LIST OF TASKS:
1. Translate this sentence from the article on sitting at work into Spanish: "In addition, employees who sit for a prolonged amount of time are 34% more at risk of dying from heart disease."
2. Pick up the article on sitting at work after its last sentence and write the next few sentences.

DOCUMENT EXTRACT:
• • • •
Sitting for long periods of time can have a “deleterious effect on health outcomes”, a new study indicates.

Latest research conducted in Taiwan has found that people who sit down for long periods of time at work are 16% more at risk of dying early compared to those with a more physical job.

In addition, employees who sit for a prolonged amount of time are 34% more at risk of dying from heart disease.

Experts have claimed that prolonged sitting triggers similar health complications that smoking can cause.

During the study, the team of researchers examined the health and lifestyle behaviours of nearly 500,000 people.

Over a 20-year time period, the scientists looked at how occupational sitting impacted the participant’s health and mortality risk.

They found that the participants who sat for long periods of time whilst they were at work and in their spare time were more likely to die earlier than those who had a more active lifestyle.

However, the participants who had sedentary work lives but exercised during their free time were not at high risk of dying early.

According to the researchers, individuals can reduce their risk of early death and cardiovascular disease by vigorously exercising for 15 to 30 minutes.

The results show that 26,257 deaths were recorded during the study.

More than half of the deaths occurred in people who predominantly engaged in sitting at work.

“Systemic changes, such as more frequent breaks, standing desks, designated workplace areas for physical activity, and gym membership benefits, can help reduce risk,” said the authors.

Senior author Dr Wayne Gao said: “As part of modern lifestyles, prolonged occupational sitting is considered normal and has not received due attention, even though its deleterious effect on health outcomes has been demonstrated.
• • • •
Stored data entries:
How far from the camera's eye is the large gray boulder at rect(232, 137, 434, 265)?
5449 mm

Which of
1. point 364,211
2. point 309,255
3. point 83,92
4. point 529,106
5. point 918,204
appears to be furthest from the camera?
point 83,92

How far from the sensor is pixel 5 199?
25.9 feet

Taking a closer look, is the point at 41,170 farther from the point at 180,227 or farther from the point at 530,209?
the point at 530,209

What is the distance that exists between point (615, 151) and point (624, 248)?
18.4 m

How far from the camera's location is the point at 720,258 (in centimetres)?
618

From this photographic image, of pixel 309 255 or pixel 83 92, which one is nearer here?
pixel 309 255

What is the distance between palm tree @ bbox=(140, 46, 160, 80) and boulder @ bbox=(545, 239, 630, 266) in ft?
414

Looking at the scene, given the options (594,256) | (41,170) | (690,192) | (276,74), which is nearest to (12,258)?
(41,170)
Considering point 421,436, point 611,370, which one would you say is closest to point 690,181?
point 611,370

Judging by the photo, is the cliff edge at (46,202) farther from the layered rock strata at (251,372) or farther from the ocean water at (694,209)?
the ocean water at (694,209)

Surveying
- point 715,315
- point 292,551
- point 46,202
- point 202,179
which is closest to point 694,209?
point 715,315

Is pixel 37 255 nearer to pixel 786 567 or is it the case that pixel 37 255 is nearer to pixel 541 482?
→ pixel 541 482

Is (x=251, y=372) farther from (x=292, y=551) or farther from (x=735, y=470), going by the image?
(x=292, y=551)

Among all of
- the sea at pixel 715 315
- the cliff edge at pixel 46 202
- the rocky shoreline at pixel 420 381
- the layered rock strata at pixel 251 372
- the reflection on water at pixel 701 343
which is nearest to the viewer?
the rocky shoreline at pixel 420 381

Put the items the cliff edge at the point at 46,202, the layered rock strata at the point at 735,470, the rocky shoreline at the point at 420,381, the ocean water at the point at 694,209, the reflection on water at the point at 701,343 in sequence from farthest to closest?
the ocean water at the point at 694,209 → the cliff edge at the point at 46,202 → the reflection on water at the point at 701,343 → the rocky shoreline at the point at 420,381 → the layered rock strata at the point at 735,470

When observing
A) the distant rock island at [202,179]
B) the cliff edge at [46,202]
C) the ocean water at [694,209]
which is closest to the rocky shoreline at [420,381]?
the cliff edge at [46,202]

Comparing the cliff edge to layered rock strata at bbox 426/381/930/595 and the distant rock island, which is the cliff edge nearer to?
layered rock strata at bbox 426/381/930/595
• • • •
ANSWERS TO THE EXERCISE:
1. Además, los empleados que permanecen sentados durante un tiempo prolongado tienen un 34 % más de riesgo de morir por enfermedades cardíacas.

2.
“Our findings suggest that reducing prolonged sitting in the workplace and/or increasing the volume or intensity of daily physical activity may be beneficial in mitigating the elevated risks of all-cause mortality and cardiovascular disease associated with prolonged occupational sitting.”

Fellow author Dr Min-Kuang Tsai said: “The fact that there is no increased risk for those who alternate between sitting and non-sitting at work suggests that incorporating regular breaks in work settings can be beneficial.

“The increased risks for those who are mainly sedentary can be offset by an extra 15 to 30 minutes per day of exercise per day, or by participating in more physically intense activities.”

Prolong sitting is also associated with a higher risk of obesity, type 2 diabetes and reduced kidney function, the study has reported.

Dr Tsai concluded: “Employers can play a role in facilitating this by providing designated areas for leisure time physical activity or offering company-sponsored group activities.

“Overall, our findings from this large prospective cohort help to strengthen the increasingly accumulating evidence linking a sedentary lifestyle and health risks.”

The study findings were published in the journal Jama Network Open.